#### Excerpted records
========================================

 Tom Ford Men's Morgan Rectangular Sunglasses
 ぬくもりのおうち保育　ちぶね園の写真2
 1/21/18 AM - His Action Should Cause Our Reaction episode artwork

========================================

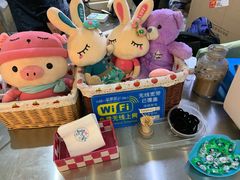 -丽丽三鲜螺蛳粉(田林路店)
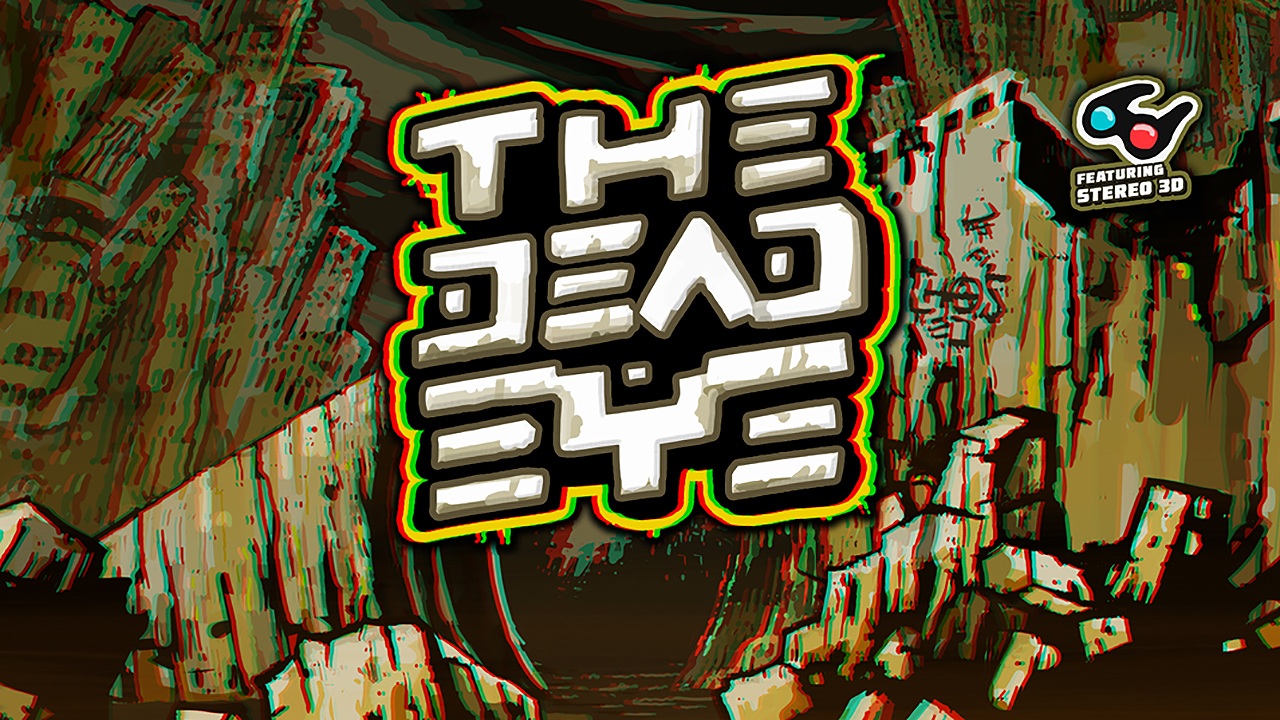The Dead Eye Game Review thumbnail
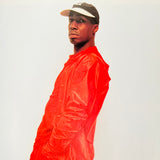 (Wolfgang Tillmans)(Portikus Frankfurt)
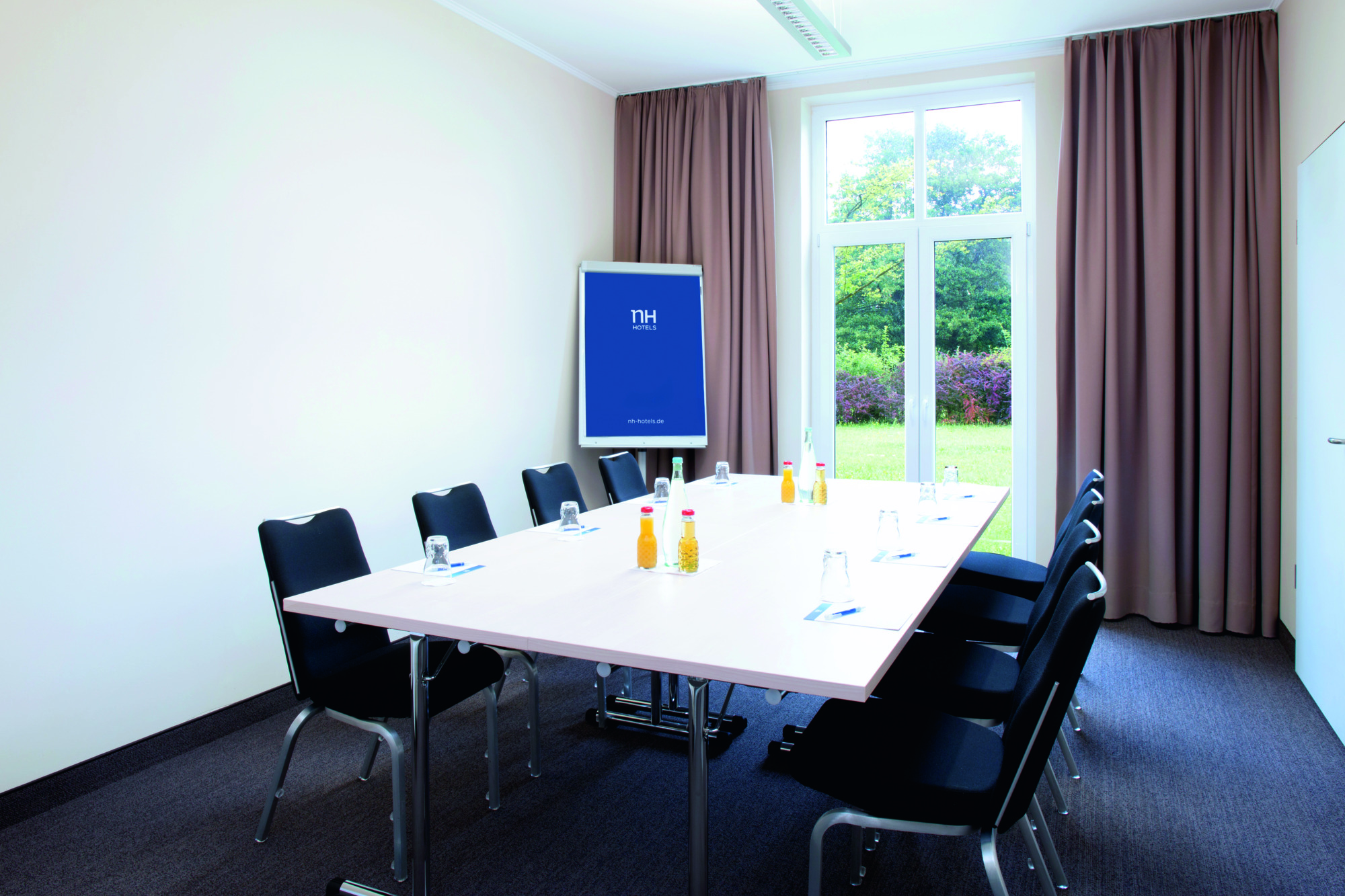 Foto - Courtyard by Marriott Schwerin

========================================

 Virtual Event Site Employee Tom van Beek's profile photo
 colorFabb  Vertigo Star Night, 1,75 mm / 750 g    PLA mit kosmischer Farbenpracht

========================================

#### Work item
What should come back is an exact copy of the lines above from the line with "-丽丽三鲜螺蛳粉(田林路店)" to the line with "Foto - Courtyard by Marriott Schwerin", both included, minus the pictures.

#### Exercise result
 -丽丽三鲜螺蛳粉(田林路店)
The Dead Eye Game Review thumbnail
 (Wolfgang Tillmans)(Portikus Frankfurt)
 Foto - Courtyard by Marriott Schwerin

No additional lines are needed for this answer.